De las muchas y muy jugosas anécdotas que pudiera contar de la mili, y que conste que no quiero castigarte con ellas, querido lector, recuerdo con cierto placer la de la guardia Vacar que era una que se hacía en el polvorín del mismo nombre, jodida y larga como ninguna.
De los cuarteles del Córdoba X o La Reina salían los retenes con los refuerzos oportunos para cumplirla. En el Muriano había garitas por todas partes y todo recluta que marcó el paso allí hizo noche más de una vez y se meó en alguna de ellas, al abrigo de una manta de lana y un cetme, pero no necesariamente en la de El Vacar. La guardia de El Vacar era una que podía tocarte una vez en toda la mili, y con suerte ninguna. Muchos respiraban con satisfacción cuando el cabo furrier terminaba de anunciar los servicios del día siguiente y no la había mentado.
Circulaban muchas leyendas sobre aquella guardia, la mayoría relativas al frío, la soledad y el suicidio, la posibilidad de perderse en el monte o sufrir el asalto de alguna alimaña que emergiese de la oscuridad.
- Si te toca El Vacar, que no sea la de las garitas separadas.
- ¿Por qué?
- Porque en plena noche tendrás que ir andando de una a otra, tú solo y expuesto a que te ataque un jabalí. Más de uno ha matado de un tiro un marrano para defenderse.
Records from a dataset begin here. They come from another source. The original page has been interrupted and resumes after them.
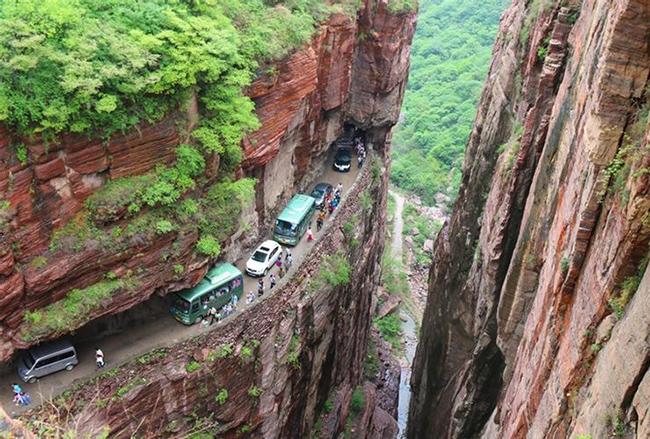 Đường hầm Guoliang, Trung Quốc: Đây là con đường được người dân tạc giữa núi đá.  Con đường tiềm ẩn nhiều rủi ro vì đi qua núi nhưng chất lượng công trình không đảm bảo.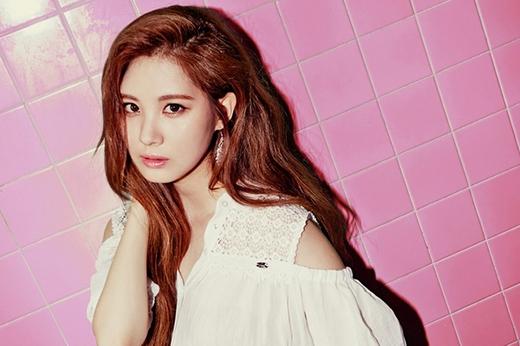 Em út của SNSD đã được SM săn đón ngay khi còn học tiểu học. Một nhân viên của SM đã phát hiện ra cô nàng vì khi bé Seohyun sở hữu một gương mặt cực dễ thương.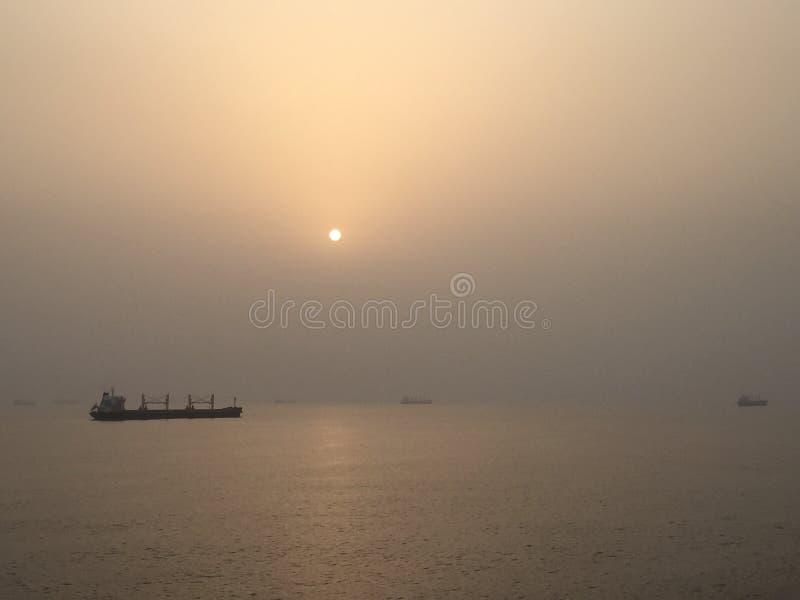 Sun fijó en el mar fotografía de archivo libre de regalías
Aquella perspectiva desarmaba al más patriótico. Para colmo, si tocaba era durante el fin de semana, cuando el resto de la compañía se ponía los vaqueros y salía de permiso.
- ¡Qué la peles de gordo! – te decían, mientras tú subías al camión, los que se volvían civiles por unas horas.
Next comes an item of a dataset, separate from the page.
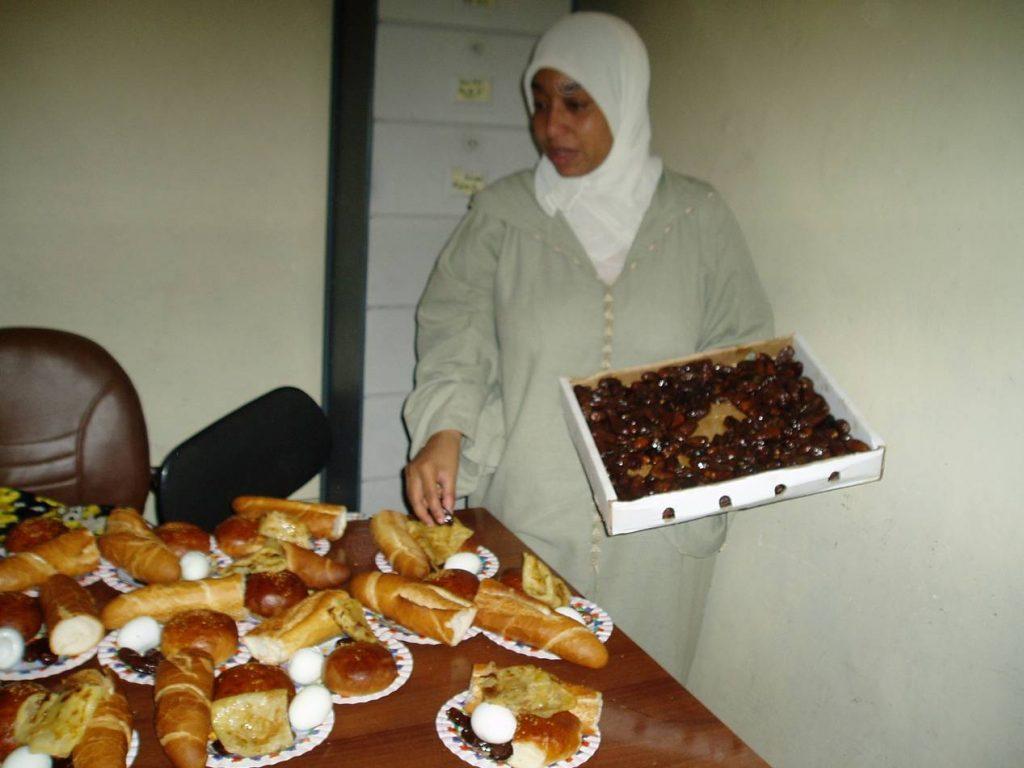 إفطار رمضاني (صورة من الأرشيف)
Pero no es cuestión de alargarse en detalles, el caso es que esta guardia a la que me refiero no fue tan bequeriana como las descritas sino más bien aburrida, como todas, salvo por el dato de que efectivamente apareció un cerdo en el puesto de guardia, probablemente a hacerse con parte del rancho, que nunca era de nuestro agrado. (Otro día hablaré de las cocinas).
No cundió el pánico porque no era más que un jabato y a más de uno le hizo gracia el bicho por el parecido que tenía con un sargento de transmisiones que nos hacía la vida imposible. Los hubo que le saludaron de forma marcial llevándose la mano a la visera con veloz vaivén. Hasta lo bautizaron. Y no terminó de mascota porque no éramos legionarios, pero propósito hubo entre risas de llevarlo de vuelta al cuartel en una mochila.
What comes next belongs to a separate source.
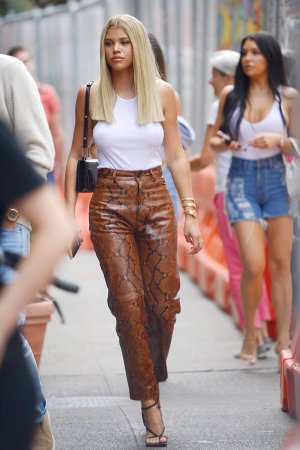 Sofia Richie returning to her hotel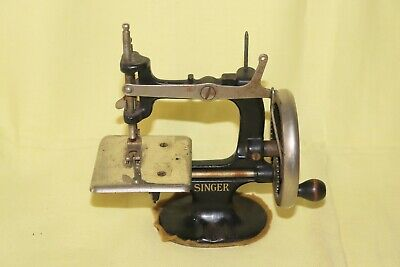 Antique 1920 Child's Singer Sewing Machine Toy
Se puso el retén en marcha y el cerdo detrás. El animalito tomó confianza. En esto que el sargento de turno hizo el reparto y dejó a cuatro en un refugio a la espera del cambio. Vino la noche y encendieron lumbre. El guarro se acomodó a la canícula de la hoguera.
Ya se sabe que las esperas se hacen largas, en la mili más. El Diablo, que no descansa, sacó de entre los reunidos a uno y lo hizo hablar.
- Mi cabo, ¿por qué no nos comemos al cerdo?
- ¿Qué dices chalao?
- Yo soy matarife en mi pueblo. Si me lo sujetan lo sacrifico.
Entre que sí y que no cuajó la propuesta y se arremangaron. Sobraban todos los correajes. Era muy escurridizo el animal, creo que olfateó el percal. En el tira y afloja estuvieron a punto de chamuscarse. El carnicero hizo honor a su currículo y cortó las orejas y el rabo esa tarde, ya era noche. El jabato terminó entre las brasas cuyo arrimo había buscado.
Esa noche hubo asado para todo el retén. Hasta el sargento, que se quedó a cuadros al ver el cuadro, cató la carne.
- Ni una palabra al teniente – dijo, llevándose un taco a la boca.
Allí sacó Montilla una botellita de su tierra, que traía disimulada en el macuto.
Fue uno de esos grandes momentos de singular hermandad que sólo se viven en la mili.